Ejercicios por resolver:
(A) Devuelve sin ningún cambio todo lo que va desde "La prevención de" hasta "celebrado en Bogotá." en el texto sobre la prevención del suicidio en Cundinamarca.
(B) Prolonga el texto sobre la prevención del suicidio en Cundinamarca a partir de su última oración.

La prevención de la conducta suicida en Cundinamarca dio un paso significativo con la implementación de la estrategia "Semillas de Vida", un programa que formó a más de 6.500 actores territoriales como "guardianes de la vida" en los 17 municipios del departamento con mayor prevalencia de intentos y muertes por suicidio. La iniciativa fue anunciada por el gobernador Jorge Emilio Rey durante el foro departamental de salud mental "Empoderando mentes, transformando vidas", celebrado en Bogotá.

Material presentado:
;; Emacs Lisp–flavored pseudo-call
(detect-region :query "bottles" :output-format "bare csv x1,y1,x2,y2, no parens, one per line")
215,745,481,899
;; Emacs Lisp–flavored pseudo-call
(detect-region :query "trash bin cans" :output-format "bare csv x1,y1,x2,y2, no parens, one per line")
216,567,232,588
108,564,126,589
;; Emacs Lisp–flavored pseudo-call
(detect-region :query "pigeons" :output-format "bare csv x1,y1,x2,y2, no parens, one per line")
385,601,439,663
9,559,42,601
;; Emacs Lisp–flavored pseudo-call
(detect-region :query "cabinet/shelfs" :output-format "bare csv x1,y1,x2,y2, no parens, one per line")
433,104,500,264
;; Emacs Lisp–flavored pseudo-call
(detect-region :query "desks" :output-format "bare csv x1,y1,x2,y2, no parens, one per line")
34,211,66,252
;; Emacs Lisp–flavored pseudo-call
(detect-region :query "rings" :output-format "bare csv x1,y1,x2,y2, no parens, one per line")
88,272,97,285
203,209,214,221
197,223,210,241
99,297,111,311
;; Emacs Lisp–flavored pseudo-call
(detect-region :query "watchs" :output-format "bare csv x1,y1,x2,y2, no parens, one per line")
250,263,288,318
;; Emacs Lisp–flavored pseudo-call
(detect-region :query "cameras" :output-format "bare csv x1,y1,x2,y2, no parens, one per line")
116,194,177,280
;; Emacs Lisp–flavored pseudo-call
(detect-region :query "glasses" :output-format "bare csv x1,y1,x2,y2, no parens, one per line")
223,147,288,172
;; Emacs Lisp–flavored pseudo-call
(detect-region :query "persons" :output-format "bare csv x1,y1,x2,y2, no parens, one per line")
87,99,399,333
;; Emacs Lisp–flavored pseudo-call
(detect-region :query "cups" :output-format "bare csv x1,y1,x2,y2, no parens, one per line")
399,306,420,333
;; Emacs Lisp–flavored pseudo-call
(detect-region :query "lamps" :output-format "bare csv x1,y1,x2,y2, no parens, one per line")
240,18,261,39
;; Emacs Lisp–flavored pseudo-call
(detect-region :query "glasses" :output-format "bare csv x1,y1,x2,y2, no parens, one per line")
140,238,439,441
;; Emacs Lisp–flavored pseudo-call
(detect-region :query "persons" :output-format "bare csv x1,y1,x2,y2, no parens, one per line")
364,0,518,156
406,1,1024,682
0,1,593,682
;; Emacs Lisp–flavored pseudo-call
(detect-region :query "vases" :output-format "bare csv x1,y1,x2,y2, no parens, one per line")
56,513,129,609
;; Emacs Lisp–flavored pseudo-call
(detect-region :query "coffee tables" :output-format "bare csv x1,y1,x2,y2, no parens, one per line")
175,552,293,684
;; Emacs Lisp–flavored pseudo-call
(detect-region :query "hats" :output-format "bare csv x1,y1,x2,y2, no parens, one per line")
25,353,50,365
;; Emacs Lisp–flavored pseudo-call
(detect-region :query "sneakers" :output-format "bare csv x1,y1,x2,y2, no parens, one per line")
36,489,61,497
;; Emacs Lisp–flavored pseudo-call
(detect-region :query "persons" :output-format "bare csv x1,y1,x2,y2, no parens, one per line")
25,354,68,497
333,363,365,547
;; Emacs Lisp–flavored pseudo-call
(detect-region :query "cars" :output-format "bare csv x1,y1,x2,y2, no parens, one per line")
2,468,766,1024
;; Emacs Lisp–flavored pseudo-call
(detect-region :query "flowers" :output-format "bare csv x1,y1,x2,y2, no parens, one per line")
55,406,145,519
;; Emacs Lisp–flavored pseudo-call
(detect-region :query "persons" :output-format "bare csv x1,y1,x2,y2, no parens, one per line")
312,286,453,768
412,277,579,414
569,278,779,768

Respuestas:
(A)
La prevención de la conducta suicida en Cundinamarca dio un paso significativo con la implementación de la estrategia "Semillas de Vida", un programa que formó a más de 6.500 actores territoriales como "guardianes de la vida" en los 17 municipios del departamento con mayor prevalencia de intentos y muertes por suicidio. La iniciativa fue anunciada por el gobernador Jorge Emilio Rey durante el foro departamental de salud mental "Empoderando mentes, transformando vidas", celebrado en Bogotá.

(B)
Una intervención humanitaria y territorial
El gobernador destacó que la estrategia representa una intervención humanitaria, integral y territorial para fortalecer la prevención del suicidio. Liderada por el Hospital Universitario La Samaritana, con la articulación de las secretarías de Salud y Educación, la iniciativa buscó desarrollar capacidades locales mediante la formación de diversos actores sociales y comunitarios. "Semillas de Vida fue una intervención humanitaria, integral y territorial que sentó las bases de la prevención de la conducta suicida mediante el desarrollo de capacidades y la formación de miles de actores municipales", afirmó Rey. "Aquí logramos juntar las voluntades y conocimientos de profesionales de la salud, trabajadores sociales, docentes, enfermeros, apoyos de los Equipos Básicos de Salud, personeros estudiantiles, vigías escolares, periodistas, padres de familia, líderes comunitarios y de gestión del riesgo como bomberos y Cruz Roja. Todos se incorporaron en esta cruzada por la vida para demostrar que en Cundinamarca nadie está solo".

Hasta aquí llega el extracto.